# [WHAT THE EXERCISE ASKS]
Reproduce the listing word for word. Skip any image.

# [DATA SECTION]
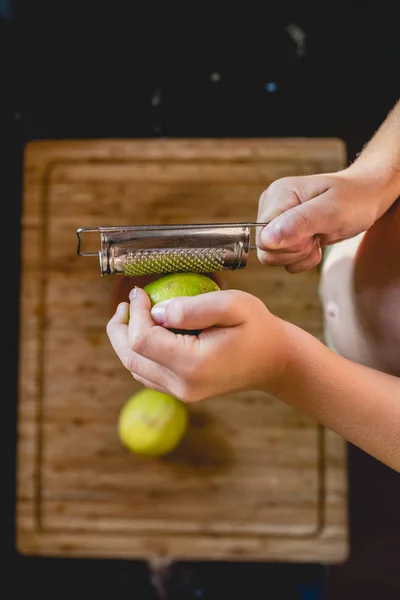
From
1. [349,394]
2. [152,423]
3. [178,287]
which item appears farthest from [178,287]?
[152,423]

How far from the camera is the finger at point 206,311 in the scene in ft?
1.39

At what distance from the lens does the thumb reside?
52cm

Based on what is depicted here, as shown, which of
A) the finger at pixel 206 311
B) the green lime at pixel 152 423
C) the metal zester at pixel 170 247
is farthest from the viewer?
the green lime at pixel 152 423

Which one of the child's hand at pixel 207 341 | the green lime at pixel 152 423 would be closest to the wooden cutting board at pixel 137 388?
the green lime at pixel 152 423

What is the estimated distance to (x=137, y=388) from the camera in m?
0.96

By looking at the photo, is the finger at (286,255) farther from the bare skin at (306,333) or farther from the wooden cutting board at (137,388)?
the wooden cutting board at (137,388)

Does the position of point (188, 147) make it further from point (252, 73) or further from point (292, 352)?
point (292, 352)

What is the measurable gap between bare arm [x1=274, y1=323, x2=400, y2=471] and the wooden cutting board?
404 mm

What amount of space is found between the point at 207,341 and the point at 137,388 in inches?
21.9

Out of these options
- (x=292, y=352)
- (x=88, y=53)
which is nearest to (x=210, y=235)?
(x=292, y=352)

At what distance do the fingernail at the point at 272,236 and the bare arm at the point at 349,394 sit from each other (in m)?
0.09

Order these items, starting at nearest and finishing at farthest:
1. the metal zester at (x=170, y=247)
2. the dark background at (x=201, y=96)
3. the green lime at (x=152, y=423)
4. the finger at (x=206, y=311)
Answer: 1. the finger at (x=206, y=311)
2. the metal zester at (x=170, y=247)
3. the green lime at (x=152, y=423)
4. the dark background at (x=201, y=96)

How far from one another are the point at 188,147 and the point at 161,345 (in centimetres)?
63

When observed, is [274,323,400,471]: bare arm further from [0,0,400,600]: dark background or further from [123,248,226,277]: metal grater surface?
[0,0,400,600]: dark background
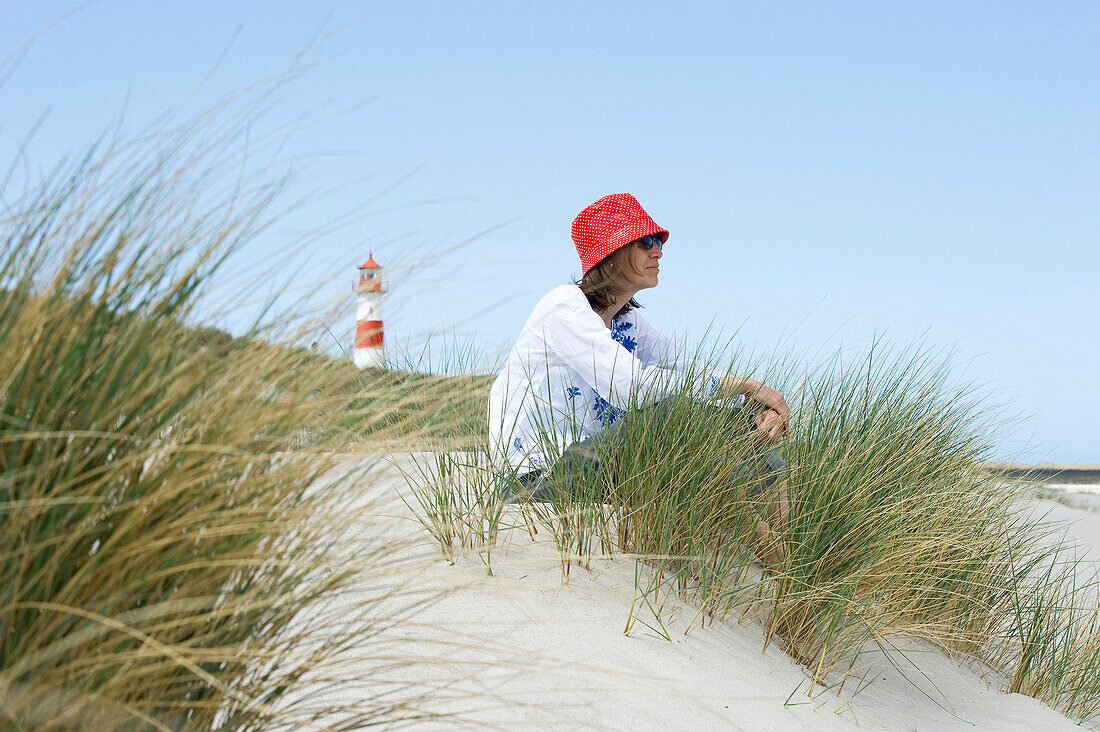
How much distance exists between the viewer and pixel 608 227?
136 inches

# [PROBLEM SOLUTION]
From
1. [349,394]
2. [152,423]
3. [178,287]
which item appears farthest from [178,287]?
[152,423]

How far from the camera is the finger at point 206,311 in the scene in ft?
1.39

At what distance from the lens does the thumb reside?
52cm

Based on what is depicted here, as shown, which of
A) the finger at pixel 206 311
B) the green lime at pixel 152 423
C) the metal zester at pixel 170 247
is farthest from the viewer?
the green lime at pixel 152 423

Which one of the child's hand at pixel 207 341 | the green lime at pixel 152 423 would be closest to the wooden cutting board at pixel 137 388?
the green lime at pixel 152 423

What is the estimated distance to (x=137, y=388) from the camera in m?
0.96

By looking at the photo, is the finger at (286,255) farther from the bare skin at (306,333) or farther from the wooden cutting board at (137,388)?
the wooden cutting board at (137,388)

Does the position of point (188, 147) make it further from point (252, 73) or further from point (292, 352)?
point (292, 352)

What is the measurable gap between bare arm [x1=274, y1=323, x2=400, y2=471] and the wooden cutting board?
404 mm

What amount of space is found between the point at 207,341 and the point at 137,388 in inches?
21.9

Out of these options
- (x=292, y=352)
- (x=88, y=53)
which is nearest to (x=210, y=235)?
(x=292, y=352)

At what distance do the fingernail at the point at 272,236 and the bare arm at the point at 349,394 sit from each other (in m)?
0.09

Order these items, starting at nearest and finishing at farthest:
1. the metal zester at (x=170, y=247)
2. the dark background at (x=201, y=96)
3. the green lime at (x=152, y=423)
4. the finger at (x=206, y=311)
Answer: 1. the finger at (x=206, y=311)
2. the metal zester at (x=170, y=247)
3. the green lime at (x=152, y=423)
4. the dark background at (x=201, y=96)

How far from one another are the point at 188,147 and the point at 161,345 (in centimetres)?
63

When observed, is [274,323,400,471]: bare arm further from [0,0,400,600]: dark background or further from [123,248,226,277]: metal grater surface?
[0,0,400,600]: dark background
How much distance exists between the viewer and pixel 608 227?
136 inches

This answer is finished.